Increasing evidence suggests that immune disorders occur in patients with epilepsy [54–57]. Previous studies have suggested that the neutrophil/lymphocyte ratio significantly increases during the acute phase of epilepsy [54], peripheral blood mononuclear cells are involved in the pathogenesis of epilepsy 55], and Treg cells are a potential treatment for epileptic cerebral tissue [56]. In patients with refractory epilepsy, blood-borne inflammatory myeloid cells and memory CD4 + and CD8 + T cells show obvious cellular infiltration in the brain tissue [57]. In our study, we found that patients with epilepsy had a higher infiltration level of neutrophils into the peripheral blood. This also supports previous observations that epilepsy can be treated by regulating neutrophils [−58–60]. In addition, we found that patients with epilepsy had lower levels of resting memory CD4 + T cells and activated memory CD4 + T cells in peripheral blood samples. It is important to note that Luo et al. also used a CIBERSORT algorithm to evaluate the abundance of immune cells in samples from GSE143272 and found that the epilepsy group had a higher infiltration level of activated mast cells, but lower activated memory CD4 + T cells, resting memory CD4 + T cells, and gamma delta T cells [43], without discovering infiltration difference of neutrophils. In contrast to our study, they chose all disease samples, including treated and untreated epilepsy samples. The untreated epilepsy samples that we chose could better represent the effect of immune cells when seizures occur. A major assumption is that the higher infiltration of activated mast cells and undiscovered infiltration differences in neutrophils may arise from the effect of AEDs. However, this hypothesis remains to be verified. Finally, we performed immune cell infiltration analysis with the hub genes and differentially expressed MRGs, and found that many of these genes were significantly correlated with several immune cells, including neutrophils, CD4 + T cells, and macrophages (Fig. 10c-d).
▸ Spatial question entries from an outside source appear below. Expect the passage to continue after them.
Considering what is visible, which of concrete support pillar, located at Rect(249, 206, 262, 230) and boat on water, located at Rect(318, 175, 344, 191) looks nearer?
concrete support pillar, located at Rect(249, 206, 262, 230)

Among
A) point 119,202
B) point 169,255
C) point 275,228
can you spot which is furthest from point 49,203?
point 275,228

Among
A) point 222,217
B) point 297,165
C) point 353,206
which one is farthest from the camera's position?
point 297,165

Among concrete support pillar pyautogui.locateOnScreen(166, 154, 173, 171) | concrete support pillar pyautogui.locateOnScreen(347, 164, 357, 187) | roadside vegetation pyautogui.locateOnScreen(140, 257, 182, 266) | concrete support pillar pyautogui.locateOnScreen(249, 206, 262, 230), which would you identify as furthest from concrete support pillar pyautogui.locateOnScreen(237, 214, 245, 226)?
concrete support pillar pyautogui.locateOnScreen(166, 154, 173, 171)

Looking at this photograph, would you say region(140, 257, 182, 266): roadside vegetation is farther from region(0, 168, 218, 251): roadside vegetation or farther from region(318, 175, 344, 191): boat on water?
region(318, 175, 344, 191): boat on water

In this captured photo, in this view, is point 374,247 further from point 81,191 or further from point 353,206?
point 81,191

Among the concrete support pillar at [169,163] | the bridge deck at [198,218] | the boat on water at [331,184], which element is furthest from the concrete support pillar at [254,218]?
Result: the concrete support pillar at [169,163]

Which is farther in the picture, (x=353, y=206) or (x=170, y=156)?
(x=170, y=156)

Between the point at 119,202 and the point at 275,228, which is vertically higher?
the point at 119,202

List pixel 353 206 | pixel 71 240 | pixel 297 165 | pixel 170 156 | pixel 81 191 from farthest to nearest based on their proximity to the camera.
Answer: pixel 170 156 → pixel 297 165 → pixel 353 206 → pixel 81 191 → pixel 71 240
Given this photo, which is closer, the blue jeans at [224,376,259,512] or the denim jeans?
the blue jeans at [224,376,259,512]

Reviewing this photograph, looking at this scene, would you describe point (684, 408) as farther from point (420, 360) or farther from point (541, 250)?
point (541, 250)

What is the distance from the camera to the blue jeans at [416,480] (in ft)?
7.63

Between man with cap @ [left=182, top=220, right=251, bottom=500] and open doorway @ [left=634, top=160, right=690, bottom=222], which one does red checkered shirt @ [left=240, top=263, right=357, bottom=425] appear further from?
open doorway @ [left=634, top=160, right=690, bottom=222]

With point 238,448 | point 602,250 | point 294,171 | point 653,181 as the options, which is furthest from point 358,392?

This supports our view that mitophagy is related to epilepsy and that it may be possible to regulate the interaction between these genes and immune cells to treat epilepsy.
4.1 Limitations
This is the first study to conduct a bioinformatics analysis to elucidate the biological roles of MRGs in epilepsy. However, this study had certain limitations. We used representative MRGs, but a deeper understanding about mitophagy is gained, analyses using more accurate biomarkers will lead to more scientific results. Whether this conclusion can also be applied to experimental animal models of epilepsy and different disease stages of human epilepsy requires further investigation.